Family members who are not in the UK, or who become a partner of the stateless person who has already been granted leave to remain, can apply to join their sponsor under Appendix FM of the Immigration Rules. There is no provision for family members outside the UK to apply to be recognized as stateless under Appendix Statelessness. 

See the section on What happens when an application is granted.

TRANSITIONAL PROVISIONS


Family members who were granted leave under Part 14 before 31 January 2024 will continue to be granted leave under the previous Part 14 rules. 

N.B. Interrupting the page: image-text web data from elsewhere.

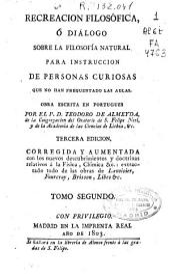 (IV, 474 p., 4 h. de lám. pleg.)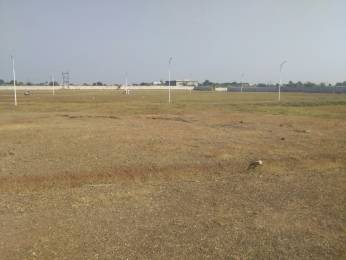 1350 sqft, Plot in Builder Aadesh City N A Residential Plots Ozar, Nashik at Rs. 12.6500 Lacs
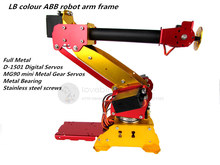 The newest LB colour ABB Industrial robots scaled model 6 DOF robot arm Full Metal + Digital Servos for Teaching and Experiment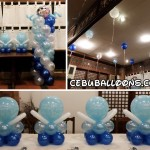 Christening Balloons with a touch of Mickey & Minnie at Patio Isabel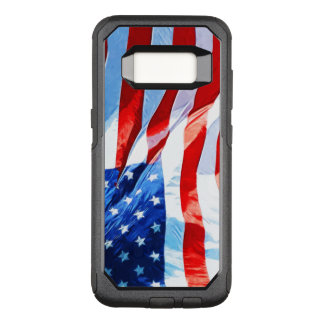 Flag of the United States Abstract Impressionism OtterBox Commuter Samsung Galaxy S8 Case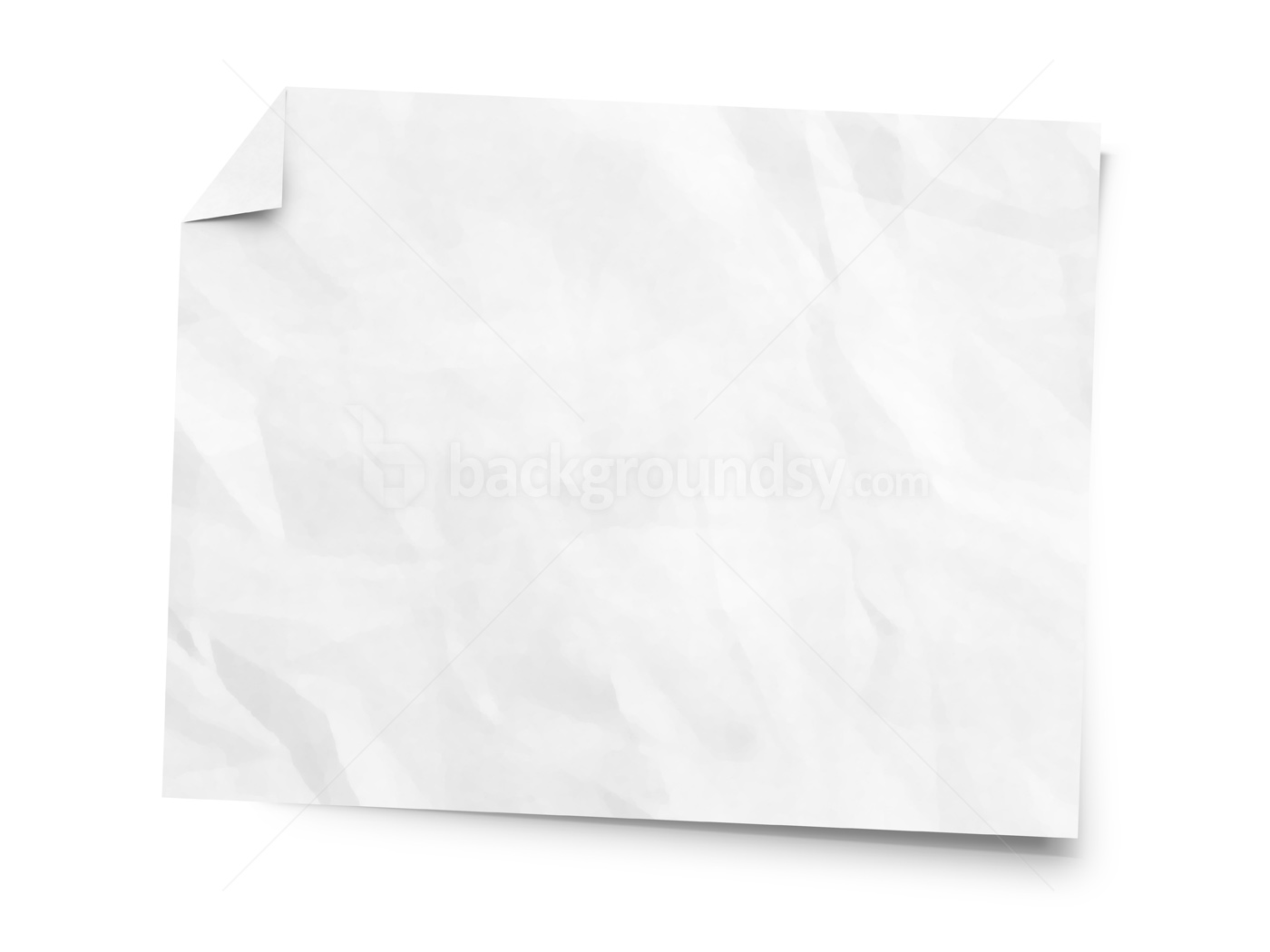 White Paper Png (99+ images in Collection) Page 2.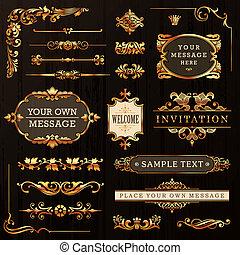 doré, éléments, conception, calligraphic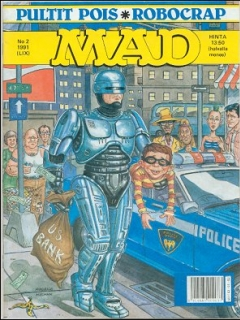 Go to MAD Magazine #59 • Finland • 2nd Edition - Semic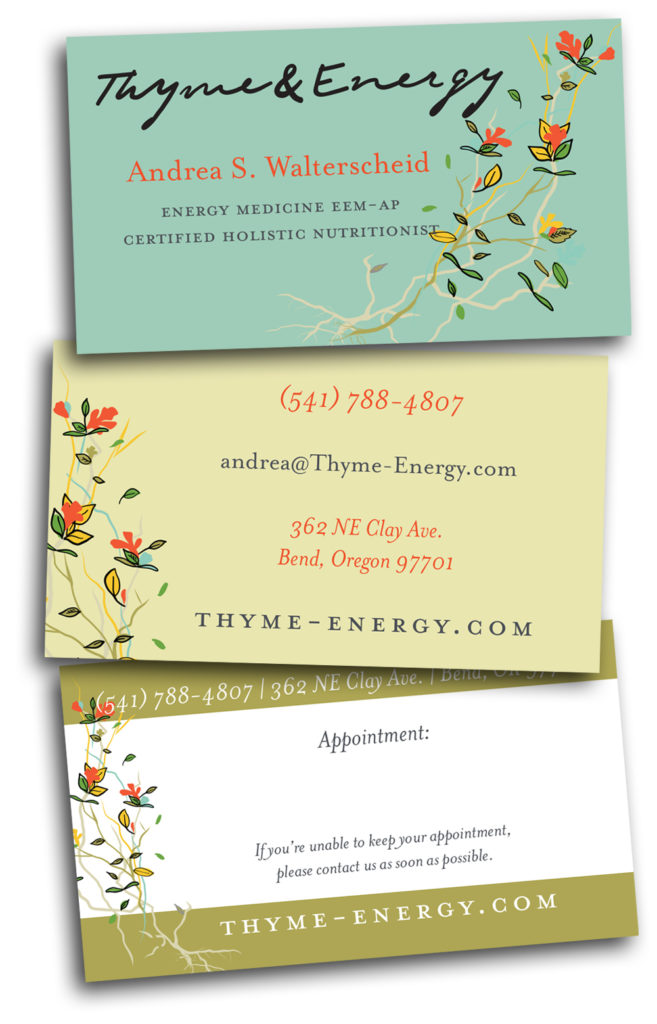 ThymeEnergy_business-cards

Appendix Statelessness allows any dependents who already have permission under Part 14 to continue to renew their leave and apply for settlement under the old Part 14 rules. This includes those who made their application before 31 January 2024 even if they were only granted leave after that date. 
 

Statelessness applications often involve complex legal issues, and the advice of a qualified legal adviser is usually necessary to gather sufficient evidence and properly prepare a statelessness application under Appendix Statelessness of the Immigration Rules. The information on our website is intended as a guide only. 
The requirements
THE REQUIREMENTS FOR STATELESSNESS LEAVE   

Appendix Statelessness sets out the validity, suitability and eligibility requirements for permission to stay as a stateless person. 


Validity


Applicants must:
•    apply online using Form FLR(S)
•    provide biometrics (fingerprints and photograph) when required
•    establish their identity 
•    be in the UK.
If an application does not meet the validity requirements it will not be considered at all. The requirement to establish their identity was not included in Part 14. If an applicant does not have identity documents then an explanation should be given on FLR(S). It is hoped that the difficulty to meet this requirement by many stateless people will be recognized and there will be some flexibility.
 

Suitability


Applicants must: 
•    Not fall for refusal under Part 9 of the Immigration Rules. 
See also the section on Reasons for refusal.
•    Not be excluded from protection (as set out in the 1954 Convention) on the basis that they are Palestinian and are receiving protection from  UNRWA. 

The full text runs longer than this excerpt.